··· EXCERTO DO TEXTO ···

Destarte, pese embora o dito prazo ordinário da prescrição (20 anos), hão prazos mais curtos, excepcionais, de 5 anos (art. 310º do CC), de 6 meses (art. 316º do CC) ou de 2 anos (art. 317º do CC). 

O art. 310º, do CC, em especial, elenca várias situações que prescrevem as situações que se balizam no prazo de 5 anos [cfr. al. a) a f)], sendo que na al. g), refere-se expressamente que também prescrevem no mesmo prazo “…Quaisquer outras prestações periodicamente renováveis...”.

Conforme ensinam Pires de Lima e Antunes Varela (Código Civil Anotado, vol. I, pag. 280), “não se trata, nestes casos, de prescrições presuntivas, sujeitas ao regime especial estabelecido nos art. 312º e seguintes, mas de prescrições de curto prazo, destinadas essencialmente a evitar que o credor retarde demasiado a exigência de créditos periodicamente renováveis, tornando excessivamente pesada a prestação a cargo do devedor”.

Como refere a doutrina, a razão de ser da fixação deste prazo curto, tem por finalidade evitar que o credor, retardando a exigência dos créditos periodicamente renováveis, os deixe acumular tornando excessivamente onerosa a prestação a cargo do devedor. E, no mesmo sentido, vai a jurisprudência, como é o caso do Ac. do STJ, de 02.05.2002, onde, a propósito de uma situação de prescrição a curto prazo, se decidiu que:

“O prazo da prescrição, começa a contar-se da exigibilidade de cada prestação. Tal prescrição, interrompe-se, todavia, pela citação ou qualquer acto que exprima a intenção de se exercer o direito. A razão de ser de um prazo curto de prescrição das prestações periodicamente renováveis é evitar que o credor as deixe acumular tornando excessivamente onerosa a prestação a cargo do devedor...”.

···

OBJETIVO DO EXERCÍCIO: Continua o texto sobre os prazos de prescrição a partir da última frase apresentada.

··· LINHAS DE DADOS ···

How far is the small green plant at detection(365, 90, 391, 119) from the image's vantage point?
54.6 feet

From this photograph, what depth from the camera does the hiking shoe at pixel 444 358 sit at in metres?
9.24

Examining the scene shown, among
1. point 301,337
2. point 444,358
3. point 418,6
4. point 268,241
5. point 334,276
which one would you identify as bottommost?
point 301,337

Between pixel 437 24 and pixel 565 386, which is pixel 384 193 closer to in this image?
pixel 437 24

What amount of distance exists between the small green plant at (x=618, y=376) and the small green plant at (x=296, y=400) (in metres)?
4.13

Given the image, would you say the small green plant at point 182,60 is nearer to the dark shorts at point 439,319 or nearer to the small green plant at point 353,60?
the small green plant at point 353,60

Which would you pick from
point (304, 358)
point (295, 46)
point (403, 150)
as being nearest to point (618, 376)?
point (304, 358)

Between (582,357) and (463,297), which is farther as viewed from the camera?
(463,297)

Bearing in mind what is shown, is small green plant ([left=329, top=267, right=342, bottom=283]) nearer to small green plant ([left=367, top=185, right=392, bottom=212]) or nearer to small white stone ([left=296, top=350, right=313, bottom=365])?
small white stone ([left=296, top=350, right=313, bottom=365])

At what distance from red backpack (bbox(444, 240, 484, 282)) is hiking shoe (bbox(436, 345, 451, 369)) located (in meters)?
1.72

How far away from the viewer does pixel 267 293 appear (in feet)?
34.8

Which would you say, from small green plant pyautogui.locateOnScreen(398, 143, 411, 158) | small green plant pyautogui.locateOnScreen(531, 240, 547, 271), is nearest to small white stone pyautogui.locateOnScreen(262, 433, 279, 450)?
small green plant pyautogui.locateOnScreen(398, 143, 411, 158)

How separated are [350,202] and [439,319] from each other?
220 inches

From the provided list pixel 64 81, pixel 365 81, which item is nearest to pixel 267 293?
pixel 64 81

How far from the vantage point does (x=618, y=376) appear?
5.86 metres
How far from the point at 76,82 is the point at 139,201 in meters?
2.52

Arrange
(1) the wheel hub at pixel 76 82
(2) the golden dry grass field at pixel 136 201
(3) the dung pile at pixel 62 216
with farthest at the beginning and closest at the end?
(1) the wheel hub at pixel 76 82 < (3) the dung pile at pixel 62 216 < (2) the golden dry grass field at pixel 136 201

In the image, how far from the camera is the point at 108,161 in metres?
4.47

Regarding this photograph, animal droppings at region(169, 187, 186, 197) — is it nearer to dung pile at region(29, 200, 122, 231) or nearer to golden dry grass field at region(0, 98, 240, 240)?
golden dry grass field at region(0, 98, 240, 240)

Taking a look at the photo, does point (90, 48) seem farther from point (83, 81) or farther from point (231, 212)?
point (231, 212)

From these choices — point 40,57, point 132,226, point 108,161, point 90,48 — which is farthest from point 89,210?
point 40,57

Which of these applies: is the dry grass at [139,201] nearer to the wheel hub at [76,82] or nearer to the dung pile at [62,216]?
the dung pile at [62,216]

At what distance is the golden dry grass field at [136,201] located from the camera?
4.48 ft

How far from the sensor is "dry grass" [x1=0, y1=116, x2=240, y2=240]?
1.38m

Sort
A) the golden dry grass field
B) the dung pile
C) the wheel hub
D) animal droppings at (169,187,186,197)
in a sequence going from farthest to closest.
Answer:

···

RESULTADO DA TAREFA:
Ora, salvo o devido respeito, e no seguimento do entendimento que temos como a melhor doutrina e jurisprudência, afigura-se-nos ser esta, justamente, a situação atinente às quotas de condomínio, ou seja, a comparticipação das despesas comuns por parte de cada um dos condóminos, constituem obrigações reais, que ambulatórias ou não ambulatórias, são prestações periodicamente renováveis.

Na verdade, não nos parece curial a tese no sentido de que as prestações em dívida constituam per si prestações instantâneas fraccionadas. Estas ocorrem quando, existindo uma única prestação, instantânea por natureza, esta é realizada por partes, ou seja, executada por diversas parcelas, em consequência de convenção das partes. 

O objecto global da prestação é, neste caso e ao invés do que sucede na prestação duradoura, desde o início fixado, mas a execução é escalonada no tempo, realizando-se por diversas fracções ou prestações. Ao invés, quando, todavia, em vez de uma única prestação a realizar por partes (prestação fraccionada), existam — posto que decorrentes de uma só relação obrigacional — diversas prestações (isto é, prestações repetidas) a satisfazer regularmente ou sem regularidade exacta, teremos as chamadas prestações «reiteradas, repetidas, contrato sucessivo» ou «periódicas» («lato sensu»). 

Por outras palavras, no domínio das chamadas prestações duradouras, isto é, aquelas que não se esgotam num só momento, antes se distendendo no tempo, uma prestação diz-se periódica quando, protelando-se no tempo, tem de ser realizada em momentos sucessivos, com espaçamento em regra regular.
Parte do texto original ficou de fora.